> _SEITENTEXT_
──────
Nutzen nach der WM noch offen: "Stadion ist ein Gewinn"
Und jedes Tür Schluss kostet Geld. Nach Insider-Informationen fließen bis 2030 Investitionen in Höhe von mehreren Milliarden US-Dollar in Marokkos Infrastruktur, Hotels, Transportmittel, Sportstätten. Was aber wird aus dem größten Fußballstadion der Welt, wenn die WM 2030 zu Ende ist?
Jedenfalls keine Investitionsruine, sagt Abderrahim el-Yadini. Der Architekt arbeitet für das marokkanische Planungsministerium:
"Diese Frage stellt sich in Marokko nicht. Das ist hier nicht wie in Katar, wo es keine Fußballkultur gibt, wo sie die Stadien zurückbauen mussten. Das Stadion ist ein Gewinn für Marokko. Hier ist Fußball eine Religion."
Das heißt, sagt der Ministeriale, es gebe keine Probleme, auch sehr große Stadien langfristig mit Sportevents zu füllen. Darüber hinaus gebe es genügend Konzerte und Festivals, um die größte Fußballarena der Welt auch nach 2030 bespielen zu können. Aber wann ist das Grand Stade Hassan in Casablanca fertig? Auf jeden Fall bis zur Fußball-WM 2030.
──────
> _QUELLENMATERIAL_
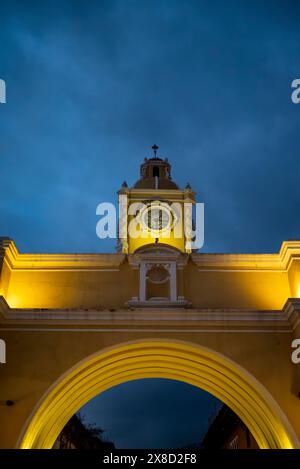 Santa Catalina Arch, eines der markantesten Wahrzeichen in Antigua Guatemala, an der 5th Avenue North. Erbaut im 17. Jahrhundert, Antigua, Guate Stockfoto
──────
> _ARBEITSAUFTRAG 1_
Schreiben Sie aus dem Text über das Stadion in Casablanca den Abschnitt ab, der bei „Das heißt, sagt“ beginnt und bei „zur Fußball-WM 2030.“ endet.
> _ARBEITSAUFTRAG 2_
Für welches Ministerium arbeitet der Architekt Abderrahim el-Yadini laut dem Text über das Stadion in Casablanca?
Die Auflistung wird hier nicht gebraucht.

> _ANTWORTFELD 1_
Das heißt, sagt der Ministeriale, es gebe keine Probleme, auch sehr große Stadien langfristig mit Sportevents zu füllen. Darüber hinaus gebe es genügend Konzerte und Festivals, um die größte Fußballarena der Welt auch nach 2030 bespielen zu können. Aber wann ist das Grand Stade Hassan in Casablanca fertig? Auf jeden Fall bis zur Fußball-WM 2030.

> _ANTWORTFELD 2_
Für das marokkanische Planungsministerium.